* begin Material shown *
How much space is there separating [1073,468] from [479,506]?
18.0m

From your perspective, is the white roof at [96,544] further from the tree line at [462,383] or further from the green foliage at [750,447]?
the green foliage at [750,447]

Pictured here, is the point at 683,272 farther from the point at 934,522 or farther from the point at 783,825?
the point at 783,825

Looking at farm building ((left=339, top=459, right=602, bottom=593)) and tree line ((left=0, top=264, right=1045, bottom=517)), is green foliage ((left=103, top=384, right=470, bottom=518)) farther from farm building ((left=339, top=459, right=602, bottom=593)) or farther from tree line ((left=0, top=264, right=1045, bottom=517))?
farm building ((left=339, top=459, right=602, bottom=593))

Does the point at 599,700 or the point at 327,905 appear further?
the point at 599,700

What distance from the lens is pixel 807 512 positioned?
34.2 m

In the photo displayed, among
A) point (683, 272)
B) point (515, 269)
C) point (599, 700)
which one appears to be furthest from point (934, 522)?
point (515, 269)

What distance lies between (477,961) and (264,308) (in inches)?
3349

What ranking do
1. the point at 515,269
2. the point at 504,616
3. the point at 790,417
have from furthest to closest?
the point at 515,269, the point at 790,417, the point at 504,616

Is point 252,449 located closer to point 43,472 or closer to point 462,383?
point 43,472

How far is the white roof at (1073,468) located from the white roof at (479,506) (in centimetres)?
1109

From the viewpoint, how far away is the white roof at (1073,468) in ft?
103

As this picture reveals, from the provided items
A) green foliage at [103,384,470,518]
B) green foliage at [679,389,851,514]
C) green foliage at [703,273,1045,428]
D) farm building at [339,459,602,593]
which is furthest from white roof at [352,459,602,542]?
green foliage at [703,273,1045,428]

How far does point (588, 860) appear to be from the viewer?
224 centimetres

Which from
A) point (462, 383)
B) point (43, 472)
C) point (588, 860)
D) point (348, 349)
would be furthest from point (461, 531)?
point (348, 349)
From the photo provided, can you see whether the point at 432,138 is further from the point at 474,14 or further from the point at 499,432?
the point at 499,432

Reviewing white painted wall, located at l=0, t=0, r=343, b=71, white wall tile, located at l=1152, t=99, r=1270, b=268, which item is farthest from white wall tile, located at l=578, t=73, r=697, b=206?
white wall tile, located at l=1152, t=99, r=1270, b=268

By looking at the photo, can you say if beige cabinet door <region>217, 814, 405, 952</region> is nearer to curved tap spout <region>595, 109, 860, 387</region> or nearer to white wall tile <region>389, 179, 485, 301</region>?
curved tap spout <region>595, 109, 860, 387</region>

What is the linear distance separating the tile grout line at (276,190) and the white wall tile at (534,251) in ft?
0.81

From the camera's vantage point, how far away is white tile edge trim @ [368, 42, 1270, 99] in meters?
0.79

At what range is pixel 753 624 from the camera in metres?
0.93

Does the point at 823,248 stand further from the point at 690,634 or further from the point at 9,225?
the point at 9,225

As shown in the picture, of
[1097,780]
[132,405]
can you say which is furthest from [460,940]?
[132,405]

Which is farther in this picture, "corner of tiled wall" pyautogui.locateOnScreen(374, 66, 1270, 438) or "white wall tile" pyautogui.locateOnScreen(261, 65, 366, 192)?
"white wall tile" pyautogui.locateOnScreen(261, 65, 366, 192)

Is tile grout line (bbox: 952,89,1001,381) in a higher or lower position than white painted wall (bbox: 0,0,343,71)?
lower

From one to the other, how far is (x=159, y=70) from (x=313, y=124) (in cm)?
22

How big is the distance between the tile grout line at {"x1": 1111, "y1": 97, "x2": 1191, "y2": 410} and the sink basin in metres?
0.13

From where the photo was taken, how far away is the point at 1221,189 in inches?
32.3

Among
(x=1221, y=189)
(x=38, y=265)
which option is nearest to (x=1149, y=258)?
* end Material shown *
# [Written task]
Copy out every entry again, swapping each "tile grout line" for "grout seam" and leaving everything else unchanged.

# [Response to this task]
How much space is there separating [1073,468] from [479,506]?
18.0m

From your perspective, is the white roof at [96,544] further from the tree line at [462,383] or further from the green foliage at [750,447]?
the green foliage at [750,447]

Pictured here, is the point at 683,272 farther from the point at 934,522 or farther from the point at 783,825?
the point at 783,825

Looking at farm building ((left=339, top=459, right=602, bottom=593)) and tree line ((left=0, top=264, right=1045, bottom=517)), is green foliage ((left=103, top=384, right=470, bottom=518)) farther from farm building ((left=339, top=459, right=602, bottom=593)) or farther from tree line ((left=0, top=264, right=1045, bottom=517))?
farm building ((left=339, top=459, right=602, bottom=593))

Does the point at 599,700 or the point at 327,905 appear further?
the point at 599,700

What distance from the lens is pixel 807 512 positioned?
34.2 m

In the photo displayed, among
A) point (683, 272)
B) point (515, 269)
C) point (599, 700)
which one appears to be furthest from point (934, 522)?
point (515, 269)

What distance lies between (477,961) and (264,308) (in inches)?
3349

What ranking do
1. the point at 515,269
2. the point at 504,616
3. the point at 790,417
have from furthest to closest?
the point at 515,269, the point at 790,417, the point at 504,616

Is point 252,449 located closer to point 43,472 or closer to point 462,383?
point 43,472

How far is the white roof at (1073,468) located from the white roof at (479,506) (in centimetres)?
1109

From the viewpoint, how far away is the white roof at (1073,468) in ft?
103

As this picture reveals, from the provided items
A) green foliage at [103,384,470,518]
B) green foliage at [679,389,851,514]
C) green foliage at [703,273,1045,428]
D) farm building at [339,459,602,593]
which is furthest from white roof at [352,459,602,542]?
green foliage at [703,273,1045,428]

How far does point (588, 860) appear to be from the viewer?
224 centimetres

Which from
A) point (462, 383)
B) point (43, 472)
C) point (588, 860)
D) point (348, 349)
would be furthest from point (461, 531)?
point (348, 349)
From the photo provided, can you see whether the point at 432,138 is further from the point at 474,14 or further from the point at 499,432?
the point at 499,432

Reviewing white painted wall, located at l=0, t=0, r=343, b=71, white wall tile, located at l=1152, t=99, r=1270, b=268, which item is farthest from white wall tile, located at l=578, t=73, r=697, b=206?
white wall tile, located at l=1152, t=99, r=1270, b=268

By looking at the photo, can you say if beige cabinet door <region>217, 814, 405, 952</region> is nearer to curved tap spout <region>595, 109, 860, 387</region> or nearer to white wall tile <region>389, 179, 485, 301</region>?
curved tap spout <region>595, 109, 860, 387</region>

What is the linear distance separating the grout seam at (276,190) and the white wall tile at (534,251) in ft?
0.81

From the camera's vantage point, how far away is white tile edge trim @ [368, 42, 1270, 99] in meters?
0.79

At what range is pixel 753 624 from the camera in metres?
0.93

Does the point at 823,248 stand further from the point at 690,634 or further from the point at 9,225?
the point at 9,225

As shown in the picture, of
[1097,780]
[132,405]
can you say which is furthest from [460,940]?
[132,405]

Which is farther in this picture, "corner of tiled wall" pyautogui.locateOnScreen(374, 66, 1270, 438) or "white wall tile" pyautogui.locateOnScreen(261, 65, 366, 192)?
"white wall tile" pyautogui.locateOnScreen(261, 65, 366, 192)

Is grout seam (bbox: 952,89,1001,381) in a higher or lower position than white painted wall (bbox: 0,0,343,71)?
lower

From one to the other, how far is (x=159, y=70) from (x=313, y=124) (in cm)?
22

How big is the distance between the grout seam at {"x1": 1111, "y1": 97, "x2": 1191, "y2": 410} and the sink basin in metres?
0.13

From where the photo was taken, how far away is the point at 1221,189 in inches?
32.3

Among
(x=1221, y=189)
(x=38, y=265)
which option is nearest to (x=1149, y=258)?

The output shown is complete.